● Task prompt:
Reproduce each line of the material below word for word, omitting the pictures and keeping only the accompanying text.

● Input material:
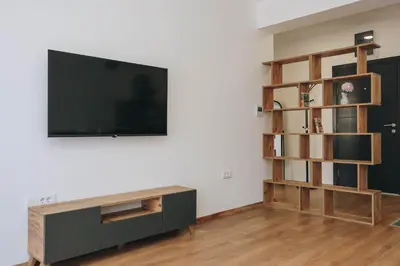 a living room with a flat screen tv and a book shelf at Top27 in Budva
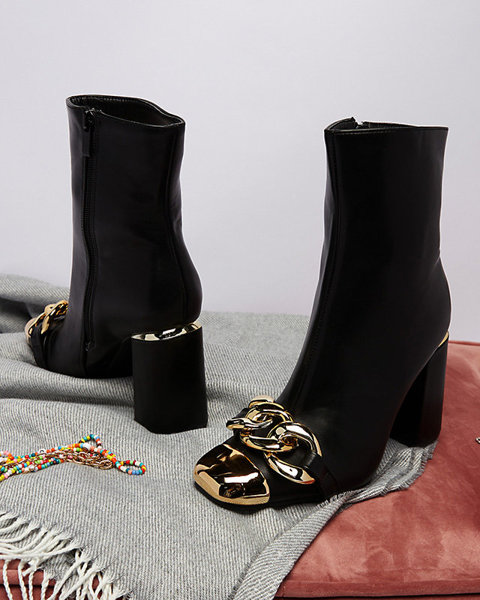 OUTLET Чорні жіночі чоботи на високих підборах з золотими прикрасами Amiop- Footwear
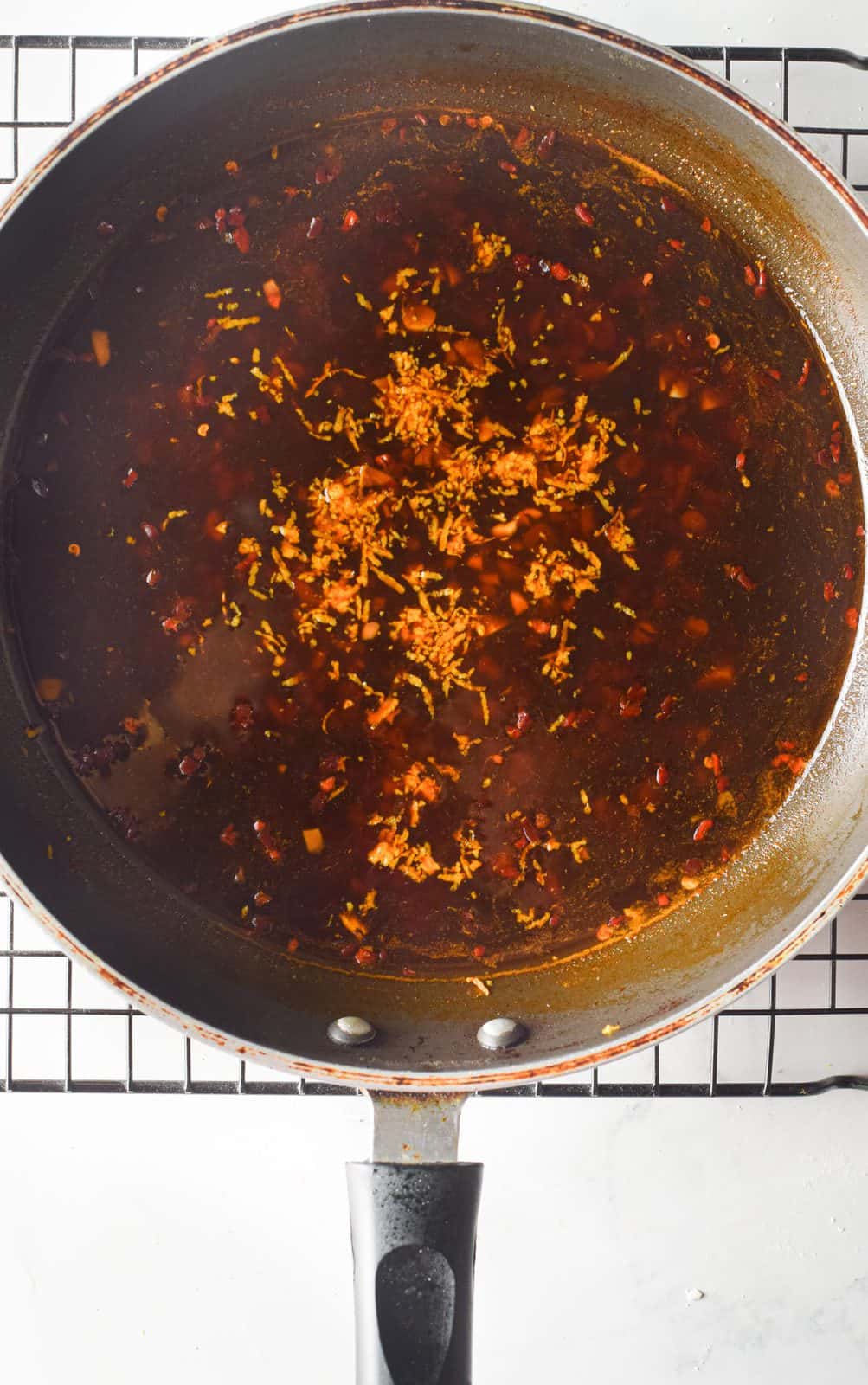 orange zest along with orange sauce shown in a skillet.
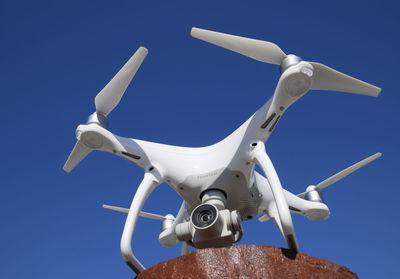 Low angle view of camera against clear blue sky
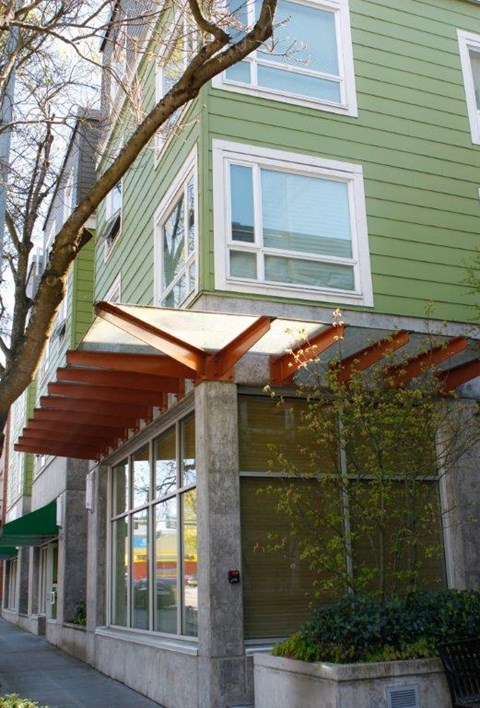 a green house with a tree in front of it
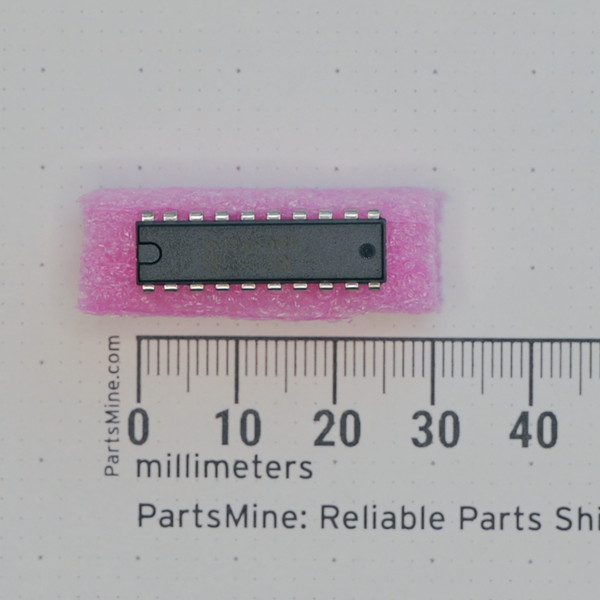 Top view of Texas Instruments SN74AS760N DIP-20 integrated circuit on foam with a millimeter ruler.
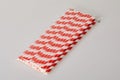 Pack of red and white striped disposable paper straws for party cocktails Royalty Free Stock Photo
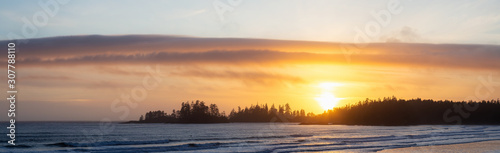 Long Beach  Near Tofino and Ucluelet in Vancouver Island  BC  Canada. Beautiful panoramic view of a sandy beach on the Pacific Ocean Coast during a vibrant sunset.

● Solved exercise:
 a living room with a flat screen tv and a book shelf at Top27 in Budva
 OUTLET Чорні жіночі чоботи на високих підборах з золотими прикрасами Amiop- Footwear
 orange zest along with orange sauce shown in a skillet.
 Low angle view of camera against clear blue sky
 a green house with a tree in front of it
 Top view of Texas Instruments SN74AS760N DIP-20 integrated circuit on foam with a millimeter ruler.
 Pack of red and white striped disposable paper straws for party cocktails Royalty Free Stock Photo
 Long Beach  Near Tofino and Ucluelet in Vancouver Island  BC  Canada. Beautiful panoramic view of a sandy beach on the Pacific Ocean Coast during a vibrant sunset.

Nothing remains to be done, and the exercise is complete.